One of the websites I’ve worked on recently has a backend database of over 20,000 images with accompanying metadata in English and Welsh. Every image has been categorised with subject terms culled from five standard thesauruses, and each has been put into a three-tiered subject tree using terms that are deliberately more colloquial than the controlled vocabulary of the thesauruses. The subject tree is expressed bilingually, too.
Deriving relationships
This got me thinking I could use the subject tree and subject categories to create a bilingual subject ontology and to offer subject mappings and subject searches to other websites and organisations associated with this one.
It should be possible automatically to derive nested classes of our controlled vocabulary subject terms. The subject terms themselves are entered in a flat, comma-delimited list against each item, with no significance in their order. A careful trawl through the database, though, should be able to spot common occurrences of terms for items at the same point in the subject tree from which we will be able to derive a bilingual controlled, subject-term hierarchy. Once we have that we will be able to offer advanced searching possibilities like ‘broadening’ or ‘narrowing’ the search —- esentially, moving up and down the subject tree.

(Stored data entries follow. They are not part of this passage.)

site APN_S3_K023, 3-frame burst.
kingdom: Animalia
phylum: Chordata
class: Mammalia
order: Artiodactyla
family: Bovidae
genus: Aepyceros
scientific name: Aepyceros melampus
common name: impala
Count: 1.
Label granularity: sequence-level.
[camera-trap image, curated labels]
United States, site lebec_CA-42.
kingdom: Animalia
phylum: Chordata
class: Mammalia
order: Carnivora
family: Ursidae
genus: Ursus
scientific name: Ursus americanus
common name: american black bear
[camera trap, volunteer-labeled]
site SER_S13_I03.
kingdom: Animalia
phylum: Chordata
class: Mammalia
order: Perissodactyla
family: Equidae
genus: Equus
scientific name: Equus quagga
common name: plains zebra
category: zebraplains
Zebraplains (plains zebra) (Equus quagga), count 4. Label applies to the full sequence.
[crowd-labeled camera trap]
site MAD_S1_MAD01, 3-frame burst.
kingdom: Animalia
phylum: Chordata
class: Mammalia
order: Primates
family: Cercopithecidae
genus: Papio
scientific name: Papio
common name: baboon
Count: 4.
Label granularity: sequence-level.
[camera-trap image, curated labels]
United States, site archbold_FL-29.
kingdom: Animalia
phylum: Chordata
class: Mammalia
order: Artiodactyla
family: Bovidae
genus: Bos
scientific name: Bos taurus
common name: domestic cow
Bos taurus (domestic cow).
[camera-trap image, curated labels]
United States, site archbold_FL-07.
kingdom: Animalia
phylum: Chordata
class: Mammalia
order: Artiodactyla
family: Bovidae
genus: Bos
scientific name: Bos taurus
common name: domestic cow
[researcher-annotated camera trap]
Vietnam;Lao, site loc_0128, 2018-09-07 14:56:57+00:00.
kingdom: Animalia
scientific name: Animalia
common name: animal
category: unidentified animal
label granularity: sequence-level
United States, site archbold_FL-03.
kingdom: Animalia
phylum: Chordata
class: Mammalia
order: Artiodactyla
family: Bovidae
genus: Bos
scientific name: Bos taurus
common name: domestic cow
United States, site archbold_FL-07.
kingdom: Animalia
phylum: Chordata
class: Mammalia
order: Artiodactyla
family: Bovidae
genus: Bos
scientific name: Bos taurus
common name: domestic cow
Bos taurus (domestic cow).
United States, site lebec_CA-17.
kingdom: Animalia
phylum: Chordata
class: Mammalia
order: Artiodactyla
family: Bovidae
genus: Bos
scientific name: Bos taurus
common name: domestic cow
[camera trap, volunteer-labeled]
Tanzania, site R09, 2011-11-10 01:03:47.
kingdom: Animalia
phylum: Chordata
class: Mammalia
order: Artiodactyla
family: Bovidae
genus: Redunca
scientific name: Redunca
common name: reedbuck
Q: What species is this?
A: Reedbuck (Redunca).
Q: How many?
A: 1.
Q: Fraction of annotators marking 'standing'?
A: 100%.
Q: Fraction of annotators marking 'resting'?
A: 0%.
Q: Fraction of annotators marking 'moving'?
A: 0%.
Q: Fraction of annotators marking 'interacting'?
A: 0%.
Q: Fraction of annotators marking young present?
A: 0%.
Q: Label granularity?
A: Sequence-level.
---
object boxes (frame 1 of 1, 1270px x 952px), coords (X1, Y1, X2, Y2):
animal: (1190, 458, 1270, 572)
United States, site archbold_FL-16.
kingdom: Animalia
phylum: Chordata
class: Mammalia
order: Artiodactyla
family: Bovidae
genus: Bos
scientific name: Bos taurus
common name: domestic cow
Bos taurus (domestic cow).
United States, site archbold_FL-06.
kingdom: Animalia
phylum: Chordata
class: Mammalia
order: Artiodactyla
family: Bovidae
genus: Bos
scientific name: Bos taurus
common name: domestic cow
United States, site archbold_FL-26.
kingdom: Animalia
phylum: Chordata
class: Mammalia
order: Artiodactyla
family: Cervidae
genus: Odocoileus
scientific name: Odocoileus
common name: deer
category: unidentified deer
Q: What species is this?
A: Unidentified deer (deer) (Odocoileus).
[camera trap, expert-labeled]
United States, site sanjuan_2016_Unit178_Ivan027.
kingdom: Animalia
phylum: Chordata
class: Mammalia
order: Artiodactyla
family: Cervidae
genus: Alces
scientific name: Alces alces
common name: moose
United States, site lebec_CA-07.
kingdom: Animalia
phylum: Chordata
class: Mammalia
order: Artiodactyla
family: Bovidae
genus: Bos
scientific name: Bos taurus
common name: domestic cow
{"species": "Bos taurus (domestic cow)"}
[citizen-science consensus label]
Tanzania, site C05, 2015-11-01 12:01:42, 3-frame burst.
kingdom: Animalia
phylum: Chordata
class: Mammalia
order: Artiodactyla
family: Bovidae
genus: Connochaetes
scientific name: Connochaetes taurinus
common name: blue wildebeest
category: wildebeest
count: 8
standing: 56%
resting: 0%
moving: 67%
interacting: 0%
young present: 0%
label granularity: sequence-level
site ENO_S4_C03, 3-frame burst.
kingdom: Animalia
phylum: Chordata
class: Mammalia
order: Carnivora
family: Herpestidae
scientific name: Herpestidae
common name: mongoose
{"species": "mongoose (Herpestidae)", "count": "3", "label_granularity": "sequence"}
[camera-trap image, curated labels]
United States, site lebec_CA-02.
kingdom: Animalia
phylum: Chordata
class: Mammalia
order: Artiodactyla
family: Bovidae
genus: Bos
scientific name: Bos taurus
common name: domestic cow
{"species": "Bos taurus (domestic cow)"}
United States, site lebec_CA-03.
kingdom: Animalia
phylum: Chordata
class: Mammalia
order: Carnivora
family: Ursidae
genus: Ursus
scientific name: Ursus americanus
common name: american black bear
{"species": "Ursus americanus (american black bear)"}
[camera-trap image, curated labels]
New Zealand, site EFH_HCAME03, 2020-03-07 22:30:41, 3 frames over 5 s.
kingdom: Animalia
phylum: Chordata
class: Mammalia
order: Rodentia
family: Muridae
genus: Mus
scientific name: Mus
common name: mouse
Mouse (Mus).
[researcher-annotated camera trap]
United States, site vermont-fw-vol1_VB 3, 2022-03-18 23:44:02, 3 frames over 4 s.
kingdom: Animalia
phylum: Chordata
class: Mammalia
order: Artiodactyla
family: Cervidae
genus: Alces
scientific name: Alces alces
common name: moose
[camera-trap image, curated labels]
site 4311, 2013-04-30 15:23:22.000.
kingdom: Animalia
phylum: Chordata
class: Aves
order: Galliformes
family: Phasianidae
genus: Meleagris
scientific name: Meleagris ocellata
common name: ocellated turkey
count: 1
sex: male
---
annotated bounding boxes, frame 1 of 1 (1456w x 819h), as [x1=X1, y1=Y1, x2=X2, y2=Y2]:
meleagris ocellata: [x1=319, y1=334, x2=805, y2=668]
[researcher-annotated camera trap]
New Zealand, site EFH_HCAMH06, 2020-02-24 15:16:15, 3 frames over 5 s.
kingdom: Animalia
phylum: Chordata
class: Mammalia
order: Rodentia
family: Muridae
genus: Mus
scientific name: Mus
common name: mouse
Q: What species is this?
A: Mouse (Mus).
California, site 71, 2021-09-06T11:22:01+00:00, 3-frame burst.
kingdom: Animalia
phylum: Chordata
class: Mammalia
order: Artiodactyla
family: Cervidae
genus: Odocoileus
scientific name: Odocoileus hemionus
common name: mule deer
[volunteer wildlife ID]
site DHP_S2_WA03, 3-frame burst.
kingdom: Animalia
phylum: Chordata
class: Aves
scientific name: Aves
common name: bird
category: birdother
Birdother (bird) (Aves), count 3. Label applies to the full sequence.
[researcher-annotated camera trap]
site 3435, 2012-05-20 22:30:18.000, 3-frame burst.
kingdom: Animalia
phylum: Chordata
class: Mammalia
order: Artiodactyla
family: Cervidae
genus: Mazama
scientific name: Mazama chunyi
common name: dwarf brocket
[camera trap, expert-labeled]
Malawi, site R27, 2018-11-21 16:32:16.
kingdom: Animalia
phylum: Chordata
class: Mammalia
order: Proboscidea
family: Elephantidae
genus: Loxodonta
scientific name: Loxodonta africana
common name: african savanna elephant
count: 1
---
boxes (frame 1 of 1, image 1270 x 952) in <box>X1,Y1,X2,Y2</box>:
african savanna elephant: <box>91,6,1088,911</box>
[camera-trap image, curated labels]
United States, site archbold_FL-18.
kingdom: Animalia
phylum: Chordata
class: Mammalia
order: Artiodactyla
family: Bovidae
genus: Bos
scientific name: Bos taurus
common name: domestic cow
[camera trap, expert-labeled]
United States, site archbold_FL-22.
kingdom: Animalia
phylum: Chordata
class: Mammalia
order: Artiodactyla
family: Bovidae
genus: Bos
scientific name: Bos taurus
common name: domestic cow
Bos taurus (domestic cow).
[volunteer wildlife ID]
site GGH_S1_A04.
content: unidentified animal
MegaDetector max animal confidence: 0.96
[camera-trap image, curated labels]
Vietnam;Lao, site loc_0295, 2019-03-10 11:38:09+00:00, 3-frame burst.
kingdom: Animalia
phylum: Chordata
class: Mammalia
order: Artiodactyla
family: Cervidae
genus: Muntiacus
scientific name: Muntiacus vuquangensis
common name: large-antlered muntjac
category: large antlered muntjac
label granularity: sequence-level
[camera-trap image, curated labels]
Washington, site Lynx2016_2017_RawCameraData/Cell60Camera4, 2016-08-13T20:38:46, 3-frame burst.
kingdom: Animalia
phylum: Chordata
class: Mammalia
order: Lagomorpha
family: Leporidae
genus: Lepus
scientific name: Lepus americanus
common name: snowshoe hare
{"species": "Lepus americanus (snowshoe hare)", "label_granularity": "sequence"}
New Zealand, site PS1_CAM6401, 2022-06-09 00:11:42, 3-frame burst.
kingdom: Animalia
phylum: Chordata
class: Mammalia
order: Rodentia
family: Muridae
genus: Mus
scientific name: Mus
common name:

The biggest problem in getting this done, though, is describing to people who control project funds what it is I’m proposing. I don’t expect professional administrators or accounts to understand technical jargon like ontology but I’m at a bit of a loss to know how to talk about it without using jargon. In the past I̱′ve resorted to doing stuff anyway, under the guise of producing a pilot, because it’s the only common language: we can all then see what it does.